Work to do: Output exactly the lines between the line that contains "What is the exact" and the last line of the material, counting both.

# start of Records supplied

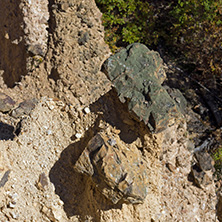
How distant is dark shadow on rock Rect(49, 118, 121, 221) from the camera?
3570 millimetres

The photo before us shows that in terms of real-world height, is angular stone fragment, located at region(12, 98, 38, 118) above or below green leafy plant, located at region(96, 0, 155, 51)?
below

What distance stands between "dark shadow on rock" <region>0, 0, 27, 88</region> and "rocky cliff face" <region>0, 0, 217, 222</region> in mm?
197

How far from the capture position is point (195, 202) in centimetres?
415

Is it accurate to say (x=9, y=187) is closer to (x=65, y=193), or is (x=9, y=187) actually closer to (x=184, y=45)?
(x=65, y=193)

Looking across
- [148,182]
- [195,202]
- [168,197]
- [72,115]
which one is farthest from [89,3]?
[195,202]

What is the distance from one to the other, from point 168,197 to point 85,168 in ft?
4.18

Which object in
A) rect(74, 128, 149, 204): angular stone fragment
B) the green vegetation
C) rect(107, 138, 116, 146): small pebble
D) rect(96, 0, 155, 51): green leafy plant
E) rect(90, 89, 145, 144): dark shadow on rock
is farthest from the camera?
rect(96, 0, 155, 51): green leafy plant

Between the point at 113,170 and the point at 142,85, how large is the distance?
2.91ft

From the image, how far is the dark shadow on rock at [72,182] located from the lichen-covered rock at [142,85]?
0.61 metres

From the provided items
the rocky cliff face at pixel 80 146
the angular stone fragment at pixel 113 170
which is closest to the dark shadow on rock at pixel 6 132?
the rocky cliff face at pixel 80 146

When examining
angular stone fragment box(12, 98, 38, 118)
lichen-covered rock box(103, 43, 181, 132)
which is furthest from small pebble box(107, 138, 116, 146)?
angular stone fragment box(12, 98, 38, 118)

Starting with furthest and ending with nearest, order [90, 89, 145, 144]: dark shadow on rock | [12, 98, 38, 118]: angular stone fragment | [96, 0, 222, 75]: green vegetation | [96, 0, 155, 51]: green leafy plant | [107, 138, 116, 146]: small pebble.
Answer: [96, 0, 155, 51]: green leafy plant → [96, 0, 222, 75]: green vegetation → [12, 98, 38, 118]: angular stone fragment → [90, 89, 145, 144]: dark shadow on rock → [107, 138, 116, 146]: small pebble

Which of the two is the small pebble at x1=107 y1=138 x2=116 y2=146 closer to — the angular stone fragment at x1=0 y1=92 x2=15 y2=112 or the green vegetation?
the angular stone fragment at x1=0 y1=92 x2=15 y2=112

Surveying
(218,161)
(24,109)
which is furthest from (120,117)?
(218,161)
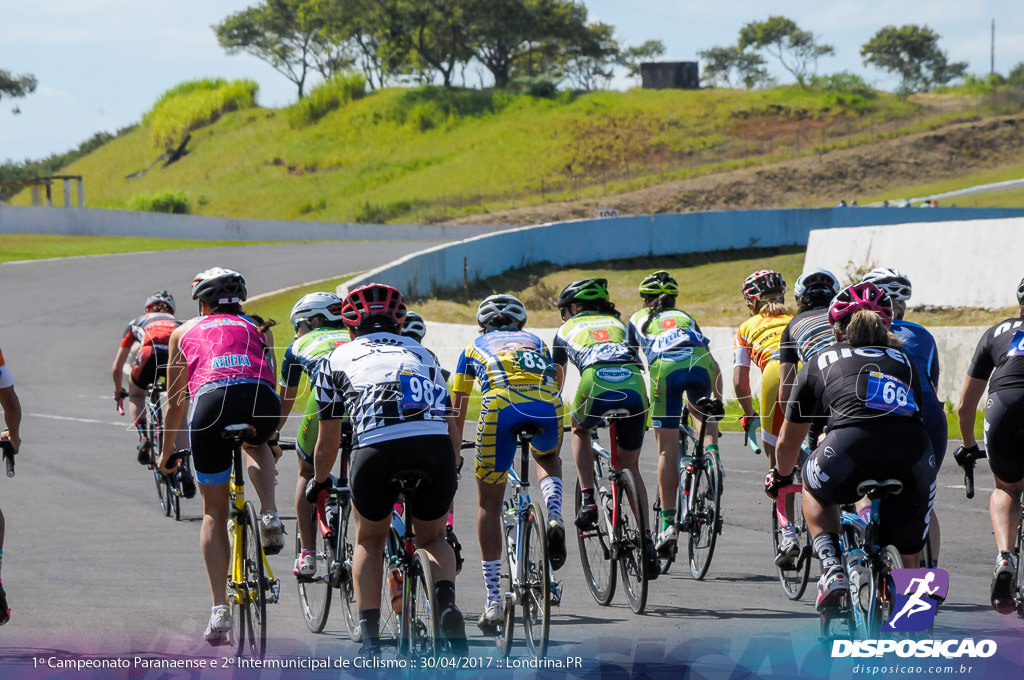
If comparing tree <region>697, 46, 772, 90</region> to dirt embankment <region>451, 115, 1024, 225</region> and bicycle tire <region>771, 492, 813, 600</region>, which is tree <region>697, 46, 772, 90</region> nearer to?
dirt embankment <region>451, 115, 1024, 225</region>

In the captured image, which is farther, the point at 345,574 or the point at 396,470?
the point at 345,574

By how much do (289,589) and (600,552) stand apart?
89.2 inches

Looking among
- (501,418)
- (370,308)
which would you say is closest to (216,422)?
(370,308)

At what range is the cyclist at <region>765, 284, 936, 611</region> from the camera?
5.93m

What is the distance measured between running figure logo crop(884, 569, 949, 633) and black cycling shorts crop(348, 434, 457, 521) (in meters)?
2.14

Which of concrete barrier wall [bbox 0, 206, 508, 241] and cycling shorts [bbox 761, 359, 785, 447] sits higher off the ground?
concrete barrier wall [bbox 0, 206, 508, 241]

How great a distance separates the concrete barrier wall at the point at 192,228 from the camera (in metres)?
49.1

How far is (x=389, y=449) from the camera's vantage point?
5766 millimetres

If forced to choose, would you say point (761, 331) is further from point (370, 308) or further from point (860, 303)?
point (370, 308)

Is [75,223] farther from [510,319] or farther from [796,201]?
[510,319]

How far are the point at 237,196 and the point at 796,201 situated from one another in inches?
1701

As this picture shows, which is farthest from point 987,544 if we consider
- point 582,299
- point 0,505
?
point 0,505

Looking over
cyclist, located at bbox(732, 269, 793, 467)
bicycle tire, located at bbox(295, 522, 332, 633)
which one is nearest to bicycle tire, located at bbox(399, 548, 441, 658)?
bicycle tire, located at bbox(295, 522, 332, 633)

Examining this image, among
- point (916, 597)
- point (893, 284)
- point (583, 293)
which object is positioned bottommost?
point (916, 597)
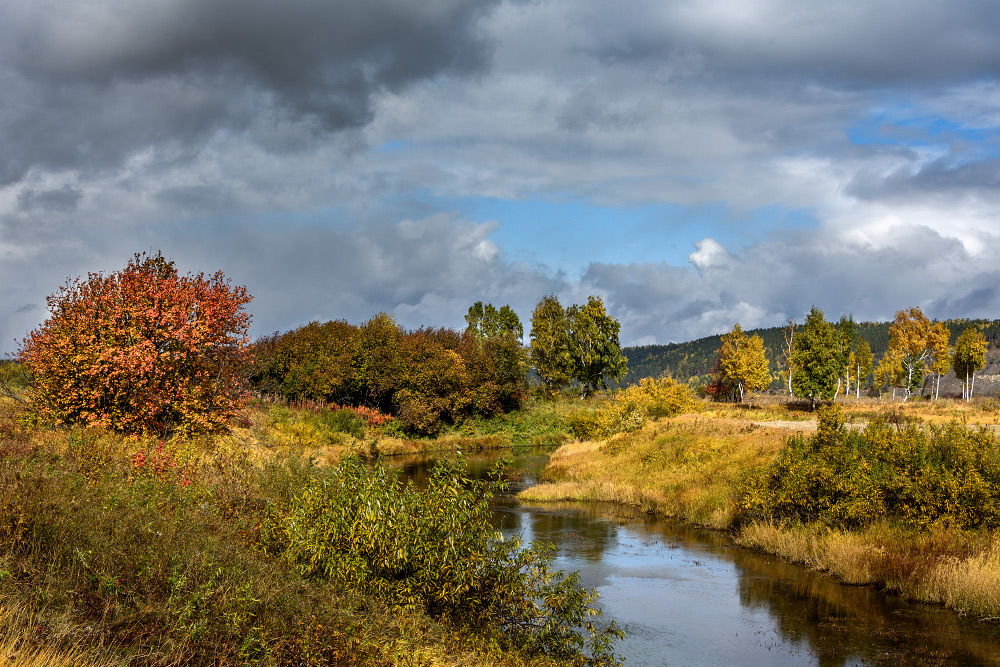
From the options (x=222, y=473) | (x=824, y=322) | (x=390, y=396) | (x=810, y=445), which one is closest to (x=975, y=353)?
(x=824, y=322)

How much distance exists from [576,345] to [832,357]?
1047 inches

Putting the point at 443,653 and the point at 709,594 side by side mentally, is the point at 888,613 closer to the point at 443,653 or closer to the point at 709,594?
the point at 709,594

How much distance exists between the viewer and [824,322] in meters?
65.9

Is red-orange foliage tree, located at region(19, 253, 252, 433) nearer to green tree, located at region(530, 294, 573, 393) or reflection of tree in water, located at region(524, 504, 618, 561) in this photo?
reflection of tree in water, located at region(524, 504, 618, 561)

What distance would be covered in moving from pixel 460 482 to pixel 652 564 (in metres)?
11.6

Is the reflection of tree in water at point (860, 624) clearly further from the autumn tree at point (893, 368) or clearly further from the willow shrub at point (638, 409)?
the autumn tree at point (893, 368)

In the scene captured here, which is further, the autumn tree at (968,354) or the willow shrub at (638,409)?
the autumn tree at (968,354)

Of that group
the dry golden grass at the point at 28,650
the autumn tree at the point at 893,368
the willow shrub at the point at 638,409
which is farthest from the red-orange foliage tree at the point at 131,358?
the autumn tree at the point at 893,368

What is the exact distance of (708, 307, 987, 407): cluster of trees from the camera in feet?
208

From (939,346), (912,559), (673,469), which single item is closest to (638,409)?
(673,469)

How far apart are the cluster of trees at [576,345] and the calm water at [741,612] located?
54800 millimetres

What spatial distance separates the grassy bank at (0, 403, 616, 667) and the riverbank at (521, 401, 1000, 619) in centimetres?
1010

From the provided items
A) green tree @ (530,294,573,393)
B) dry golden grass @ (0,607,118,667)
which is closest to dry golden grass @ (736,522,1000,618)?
dry golden grass @ (0,607,118,667)

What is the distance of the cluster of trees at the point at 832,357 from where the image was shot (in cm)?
6325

# end of Records supplied

Completed exercise:
What is the exact distance of (708, 307, 987, 407): cluster of trees from the camera in feet?
208

From (939,346), (912,559), (673,469), which single item is closest to (638,409)?
(673,469)

How far apart are the cluster of trees at [576,345] and the calm water at [741,612] located?
54800 millimetres

What spatial distance separates the grassy bank at (0, 403, 616, 667) and the riverbank at (521, 401, 1000, 619) in centimetres?
1010

From the provided items
A) green tree @ (530,294,573,393)
B) dry golden grass @ (0,607,118,667)
which is closest to dry golden grass @ (736,522,1000,618)?
dry golden grass @ (0,607,118,667)

What is the distance of the cluster of trees at the point at 832,357 from where the image was shot (in cm)?
6325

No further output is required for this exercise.